Researchers at Oregon State University discovered hemp chemicals that have the capacity to block the virus that causes COVID-19 from entering human cells.
The university claims that a pair of cannabinoid acids attach to the COVID-19 spike protein, preventing the virus from infecting people.
OSU said this “spike protein is the same drug target used in COVID-19 vaccines and antibody therapy.”
In order to infect a human, disease or virus must go through a specific process. A drug target is defined as any molecule essential to the process that can be disrupted to prevent infection or advancement.
“These cannabinoid acids are abundant in hemp and in many hemp extracts,” said Richard van Breemen, a researcher with Oregon State’s Global Hemp Innovation Center. “They are not controlled substances like THC, the psychoactive ingredient in marijuana, and they have a good safety profile in humans.”

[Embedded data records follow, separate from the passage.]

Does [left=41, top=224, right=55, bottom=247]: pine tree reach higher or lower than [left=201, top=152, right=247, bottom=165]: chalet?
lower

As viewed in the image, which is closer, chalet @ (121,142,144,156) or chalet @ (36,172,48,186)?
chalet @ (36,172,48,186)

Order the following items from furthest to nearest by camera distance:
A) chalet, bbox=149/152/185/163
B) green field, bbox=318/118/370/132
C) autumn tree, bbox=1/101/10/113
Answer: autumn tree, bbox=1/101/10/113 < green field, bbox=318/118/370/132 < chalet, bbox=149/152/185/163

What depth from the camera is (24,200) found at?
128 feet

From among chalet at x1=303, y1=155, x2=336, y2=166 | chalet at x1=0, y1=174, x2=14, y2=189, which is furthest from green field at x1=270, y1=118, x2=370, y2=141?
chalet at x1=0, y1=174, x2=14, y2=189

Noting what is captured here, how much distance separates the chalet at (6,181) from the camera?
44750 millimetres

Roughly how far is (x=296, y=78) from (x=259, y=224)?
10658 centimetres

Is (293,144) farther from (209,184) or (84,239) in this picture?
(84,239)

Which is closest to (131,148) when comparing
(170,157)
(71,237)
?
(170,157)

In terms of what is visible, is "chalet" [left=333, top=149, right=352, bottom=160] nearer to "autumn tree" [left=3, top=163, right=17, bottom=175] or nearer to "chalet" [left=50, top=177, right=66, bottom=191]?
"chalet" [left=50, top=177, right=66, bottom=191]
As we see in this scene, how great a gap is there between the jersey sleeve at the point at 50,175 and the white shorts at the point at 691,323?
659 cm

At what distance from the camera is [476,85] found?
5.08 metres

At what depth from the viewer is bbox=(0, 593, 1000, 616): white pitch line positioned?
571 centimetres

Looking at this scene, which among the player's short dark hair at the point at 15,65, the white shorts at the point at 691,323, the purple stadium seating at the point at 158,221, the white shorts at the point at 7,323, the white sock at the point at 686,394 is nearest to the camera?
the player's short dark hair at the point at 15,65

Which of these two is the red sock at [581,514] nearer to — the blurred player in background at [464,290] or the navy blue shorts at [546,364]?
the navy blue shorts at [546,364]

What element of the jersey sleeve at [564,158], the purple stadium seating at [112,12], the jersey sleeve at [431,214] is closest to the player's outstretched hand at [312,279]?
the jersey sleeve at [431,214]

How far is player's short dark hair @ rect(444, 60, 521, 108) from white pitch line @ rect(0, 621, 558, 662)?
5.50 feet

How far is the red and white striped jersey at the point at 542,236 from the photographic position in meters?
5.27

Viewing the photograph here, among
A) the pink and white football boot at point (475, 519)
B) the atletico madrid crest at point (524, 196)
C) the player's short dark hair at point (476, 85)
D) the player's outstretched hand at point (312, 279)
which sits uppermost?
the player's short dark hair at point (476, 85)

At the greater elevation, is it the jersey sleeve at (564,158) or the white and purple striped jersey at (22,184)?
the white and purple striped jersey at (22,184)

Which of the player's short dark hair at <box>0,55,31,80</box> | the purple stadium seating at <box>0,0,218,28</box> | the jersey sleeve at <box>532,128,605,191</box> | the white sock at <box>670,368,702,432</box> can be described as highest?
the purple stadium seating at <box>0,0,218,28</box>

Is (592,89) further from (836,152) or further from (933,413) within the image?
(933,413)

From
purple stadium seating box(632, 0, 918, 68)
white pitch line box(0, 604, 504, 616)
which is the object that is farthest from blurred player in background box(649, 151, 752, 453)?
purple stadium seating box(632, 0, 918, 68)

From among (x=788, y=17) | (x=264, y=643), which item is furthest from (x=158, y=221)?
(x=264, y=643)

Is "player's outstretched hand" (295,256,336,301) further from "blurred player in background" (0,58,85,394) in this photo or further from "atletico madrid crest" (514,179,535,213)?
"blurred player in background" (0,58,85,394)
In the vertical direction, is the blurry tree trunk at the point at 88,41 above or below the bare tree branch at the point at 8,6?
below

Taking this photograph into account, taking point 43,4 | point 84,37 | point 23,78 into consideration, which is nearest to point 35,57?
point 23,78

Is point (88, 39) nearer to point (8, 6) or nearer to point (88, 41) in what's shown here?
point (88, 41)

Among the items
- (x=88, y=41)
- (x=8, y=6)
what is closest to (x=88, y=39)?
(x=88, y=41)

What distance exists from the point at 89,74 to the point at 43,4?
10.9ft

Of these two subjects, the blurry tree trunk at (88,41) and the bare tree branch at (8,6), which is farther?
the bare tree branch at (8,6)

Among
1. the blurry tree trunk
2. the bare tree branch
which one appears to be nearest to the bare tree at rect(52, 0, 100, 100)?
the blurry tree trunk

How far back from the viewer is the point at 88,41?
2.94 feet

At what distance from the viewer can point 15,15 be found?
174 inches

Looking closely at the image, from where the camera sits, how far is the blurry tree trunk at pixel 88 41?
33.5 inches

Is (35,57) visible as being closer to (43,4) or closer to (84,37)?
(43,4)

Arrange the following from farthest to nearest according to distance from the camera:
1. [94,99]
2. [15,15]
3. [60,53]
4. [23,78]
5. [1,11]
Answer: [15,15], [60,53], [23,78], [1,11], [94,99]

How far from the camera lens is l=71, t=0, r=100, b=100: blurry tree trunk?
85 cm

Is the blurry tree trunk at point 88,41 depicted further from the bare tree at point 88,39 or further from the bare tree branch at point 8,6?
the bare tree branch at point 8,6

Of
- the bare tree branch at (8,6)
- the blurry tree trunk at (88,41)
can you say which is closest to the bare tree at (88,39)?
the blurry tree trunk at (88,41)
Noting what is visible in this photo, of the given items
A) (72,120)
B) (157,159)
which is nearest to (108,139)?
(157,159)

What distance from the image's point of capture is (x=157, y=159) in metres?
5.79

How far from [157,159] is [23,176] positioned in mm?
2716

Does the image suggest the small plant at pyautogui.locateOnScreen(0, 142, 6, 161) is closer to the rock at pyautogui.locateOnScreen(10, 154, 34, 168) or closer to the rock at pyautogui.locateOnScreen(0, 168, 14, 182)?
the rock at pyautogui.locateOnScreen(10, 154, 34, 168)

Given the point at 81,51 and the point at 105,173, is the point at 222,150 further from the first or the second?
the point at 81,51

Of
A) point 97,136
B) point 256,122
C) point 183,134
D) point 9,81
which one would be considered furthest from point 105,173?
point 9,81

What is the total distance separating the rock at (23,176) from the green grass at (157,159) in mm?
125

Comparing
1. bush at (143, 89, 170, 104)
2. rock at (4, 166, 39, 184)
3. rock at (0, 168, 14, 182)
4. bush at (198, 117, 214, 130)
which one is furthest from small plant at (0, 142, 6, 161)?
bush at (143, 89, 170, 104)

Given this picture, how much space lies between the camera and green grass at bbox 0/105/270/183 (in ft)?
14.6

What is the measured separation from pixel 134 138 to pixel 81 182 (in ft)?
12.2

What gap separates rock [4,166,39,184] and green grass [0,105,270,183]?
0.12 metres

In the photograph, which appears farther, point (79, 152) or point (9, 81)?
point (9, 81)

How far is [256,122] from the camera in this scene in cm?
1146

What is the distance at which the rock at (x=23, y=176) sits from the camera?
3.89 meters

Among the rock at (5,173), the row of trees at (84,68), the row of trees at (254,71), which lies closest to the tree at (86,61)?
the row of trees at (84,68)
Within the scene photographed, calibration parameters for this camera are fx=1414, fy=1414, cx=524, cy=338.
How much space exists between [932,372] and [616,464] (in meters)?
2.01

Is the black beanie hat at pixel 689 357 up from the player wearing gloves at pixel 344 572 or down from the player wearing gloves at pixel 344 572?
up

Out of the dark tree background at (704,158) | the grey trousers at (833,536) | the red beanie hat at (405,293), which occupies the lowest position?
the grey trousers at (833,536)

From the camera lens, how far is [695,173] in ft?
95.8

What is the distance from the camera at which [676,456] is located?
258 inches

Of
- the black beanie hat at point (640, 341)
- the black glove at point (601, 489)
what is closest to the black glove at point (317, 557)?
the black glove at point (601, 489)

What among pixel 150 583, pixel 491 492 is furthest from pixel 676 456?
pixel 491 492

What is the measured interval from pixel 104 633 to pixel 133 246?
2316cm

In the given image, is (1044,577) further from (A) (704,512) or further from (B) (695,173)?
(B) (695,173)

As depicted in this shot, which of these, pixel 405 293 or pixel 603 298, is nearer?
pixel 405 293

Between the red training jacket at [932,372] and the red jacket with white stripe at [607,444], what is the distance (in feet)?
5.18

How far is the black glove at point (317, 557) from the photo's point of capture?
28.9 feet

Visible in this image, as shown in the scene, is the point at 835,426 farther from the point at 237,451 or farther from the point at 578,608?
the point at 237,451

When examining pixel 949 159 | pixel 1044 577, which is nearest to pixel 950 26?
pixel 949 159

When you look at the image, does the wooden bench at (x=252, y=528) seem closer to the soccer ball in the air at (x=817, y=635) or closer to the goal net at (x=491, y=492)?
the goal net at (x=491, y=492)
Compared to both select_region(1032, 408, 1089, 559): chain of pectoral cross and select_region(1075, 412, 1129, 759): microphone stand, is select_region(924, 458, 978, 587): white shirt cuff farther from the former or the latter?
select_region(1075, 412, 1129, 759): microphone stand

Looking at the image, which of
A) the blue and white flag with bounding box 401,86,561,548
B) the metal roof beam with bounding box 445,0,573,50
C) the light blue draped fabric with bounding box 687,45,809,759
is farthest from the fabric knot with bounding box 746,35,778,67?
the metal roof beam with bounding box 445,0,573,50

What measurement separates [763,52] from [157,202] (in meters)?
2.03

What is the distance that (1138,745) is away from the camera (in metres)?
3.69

According to Van Breemen, the research found that hemp chemicals were equally efficient against the alpha and beta versions of COVID-19.
“Our data shows CBDA and CBGA are effective against the two variants we looked at, and we hope that trend will extend to other existing and future variants,” Van Breemen said.
For van Breeman’s study, OSU created a chemical screening approach.
According to the university, the research team tested a variety of botanicals used as dietary supplements, including red clover, wild yam, hops, and three types of licorice.
“Cell entry inhibitors, like the acids from hemp, could be used to prevent SARS-CoV-2 infection and also to shorten infections by preventing virus particles from infecting human cells,” Van Breemen said, adding compounds that block virus-receptor interaction have been helpful for patients with other viral infections.